Age Analysis of Selected Elements

The three newly described Mariner elements from L. borealis as well as the five novel nhATs from N. humeralis appear to be lineage specific and have been active in the relatively recent past (table 4). The age estimate (average 8.5 Myr) for Mariner2_Ml suggests it would be specific to Myotis, yet it was identifiable via BlastN analysis in all vesper 454 data sets. These contrasting results were further investigated by determining the activity periods of Mariner2_Ml in each taxon. Due to limited copy numbers in the 454 data, all RepeatMasker hits were used (instead of only hits within 90% length of the query, as for table 4). Average age estimates were as follows: M. austroriparius 11 Myr (N = 40), P. subflavus 16 Myr (N = 21), C. rafinesquii 17 Myr (N = 68), N. humeralis 19 Myr (N = 17), and L. borealis 23 Myr (N = 44). These estimates suggest activity of Mariner2_Ml in each taxon following the split from Myotis 32 Ma (fig. 1). Several Helitrons appear to predate the divergence of the five vespertilionid taxa, with the oldest having been active roughly 51 (nHeliBat2_Ps) and 55 (nHeliBat1_Cr) Ma. BlastN analysis supported the presence of similar fragments (E value ≤ −65) of both TEs in all but the outgroup, A. lituratus, suggesting further evidence that at least the Helitron phase of the Class II invasion began in the common ancestor of vesper bats (Thomas et al. 2011). As would be expected for mammals, Class I elements dominated the TE landscape for all six taxa (fig. 2, table 5). The highest LINE content (nearly 15% of the genome) was observed in the phyllostomid, A. lituratus. This was accompanied by the lowest SINE complement (3%). Nycticeius humeralis exhibited the reverse situation with decreased LINE content (7%) alongside elevated SINE levels (6%), revealing an inverse relationship between the full-length LINEs and the nonautonomous SINEs (r = −0.90809, all six taxa). The contribution of LTRs across all taxa was low, roughly 1.0% or lower. Finally as with M. lucifugus, elevated Class II levels were observed for the five vespertilionids (ranging from 3% in L. borealis to 5% in P. subflavus), but not for the phyllostomid bat (<1% in A. lituratus). A broader examination of genome-wide TE relationships is depicted between Class I and Class II elements in figure 3 (r = −0.84632, P = 0.03361).

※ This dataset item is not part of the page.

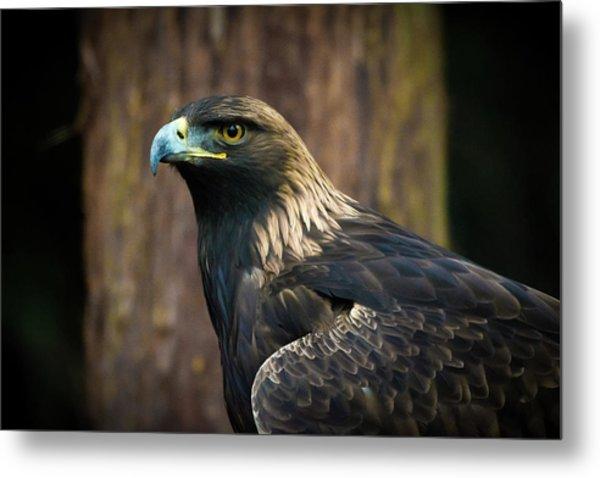 Golden Eagle 5 Metal Print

Genome representation of the TE classes. The inclusion of outgroup Artibeus suggests elevated DNA transposon activity is limited to the vesper taxa, while other aspects of their repetitive landscapes differ within the family.

Table 5

Genome Representation Determined Using RepeatMasker and a Custom Repeat Library Compiled for Each Taxon

	Non-LTR/LINE (%)	Non-LTR/SINE (%)	ERV/LTR (%)	Total Class I (%)	Total Class II (%)
Artibeus lituratus	14.83	2.90	0.93	18.66	0.38
Lasiurus borealis	11.74	4.02	0.42	16.18	2.56
Corynorhinus rafinesquii	11.93	3.91	0.97	16.81	3.12
Nycticeius humeralis	7.16	6.04	1.02	14.22	3.11
Myotis austroriparius	8.46	4.48	0.53	13.48	3.52
Perimyotis subflavus	9.33	4.18	0.69	14.20	4.45

NOTE.—Primary Class I repeat types are shown, and final two columns depict Class I versus Class II content.

Correlation of Class I and Class II TE activity. Initial data suggest that TE activity may be inversely related between the two classes such that higher Class II genome representation is accompanied by a decrease in Class I content (r = −0.85, P < 0.05).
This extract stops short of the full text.